O deputado federal licenciado Eduardo Bolsonaro (PL-SP) declarou neste domingo (20) que está disposto a “sacrificar-se” para que Alexandre de Moraes deixe o Supremo Tribunal Federal (STF). A promessa foi feita durante transmissão ao vivo no seu canal do YouTube — justamente no dia em que encerra sua licença parlamentar de 120 dias.
Críticas e posicionamentos
Nas falas, Eduardo criticou o trabalho do ministro e defendeu que ele jamais deveria ocupar uma vaga no STF: “Toda hora a gente tem que expor o nível de várzea que é Moraes com a caneta do STF. O ideal seria ele fora do STF. Trabalharei para isto também, tá, Moraes?”
Plano de ação
Citando a revogação de seu visto diplomático pelos Estados Unidos — em razão de investigações conduzidas pelo Supremo —, Eduardo afirmou:
“Quando a gente fala que o visto foi só o começo, é porque o nosso objetivo será te tirar da corte. Você não é digno de estar no topo do poder Judiciário e eu tô disposto a me sacrificar para levar essa ação adiante.”
Ironia e menções internacionais
O deputado ainda ironizou a possibilidade de operação policial e sugeriu que Moraes envolvesse autoridades internacionais:
“Não gostou? Coloca o Trump junto aí na investigação.

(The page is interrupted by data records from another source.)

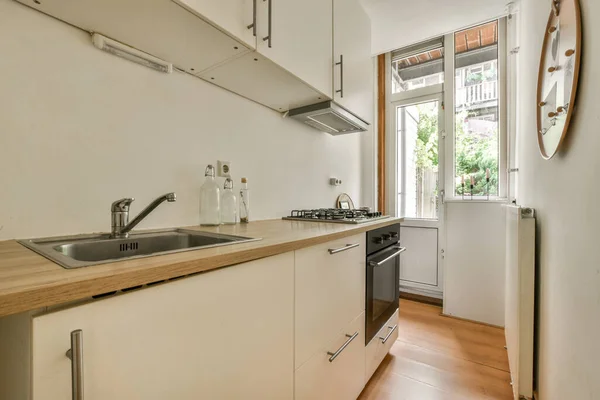 Interior of light kitchen room with balcony doors in contemporary apartment at daytime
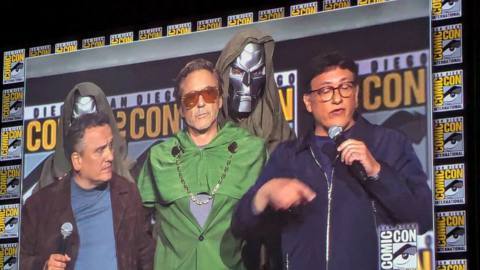 A photo of Joe and Anthony Russo flanking Robert Downey Jr. (who is wearing a crude Doctor Doom costume) from San Diego Comic-Con 2024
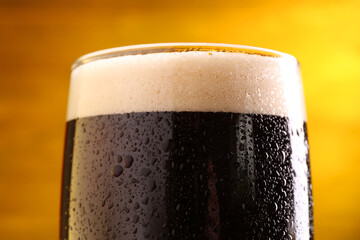 Glass of beer with froth on yellow background, closeup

Coloca toda a nossa quadrilha aqui do Marco Rubio, etc. E manda a Interpol vir pegar a gente.”
Eduardo ainda acusou Moraes de suposta pressão internacional:
“Sabe por que que você não vai fazer isso, Alexandre? Porque você já tomou um sabão da Interpol. Ou melhor, você já tomou um sabão dos Estados Unidos.”
Ataque ao delegado
Eduardo mencionou o delegado Fábio Alvarez Shor, responsável por investigações contra seu pai e aliados:
“Cachorrinho da Polícia Federal que tá me assistindo, deixa eu saber não. Se eu ficar sabendo quem é você… Ah, eu vou me mexer aqui. Pergunta ao tal delegado Fábio Alvarez Shor se ele conhece a gente.”
Situação parlamentar
Mais cedo, o deputado afirmou que não renunciará ao mandato. Em licença desde março, ele reside nos EUA, alegando perseguição política. O fim da licença — prevista para este domingo — pode gerar abertura de processo de cassação, segundo o Regimento Interno da Câmara.
Operação contra Jair Bolsonaro
Na última sexta-feira (18), o ex-presidente Jair Bolsonaro, que compartilha inquérito com Eduardo, foi alvo de operação da Polícia Federal, passou a utilizar tornozeleira eletrônica e teve toque de recolher de 19h às 6h, conforme determinação de Alexandre de Moraes, após parecer da PGR indicar risco de fuga. Bolsonaro responde por tentativa de golpe de Estado em 2022, com julgamento previsto no STF para setembro.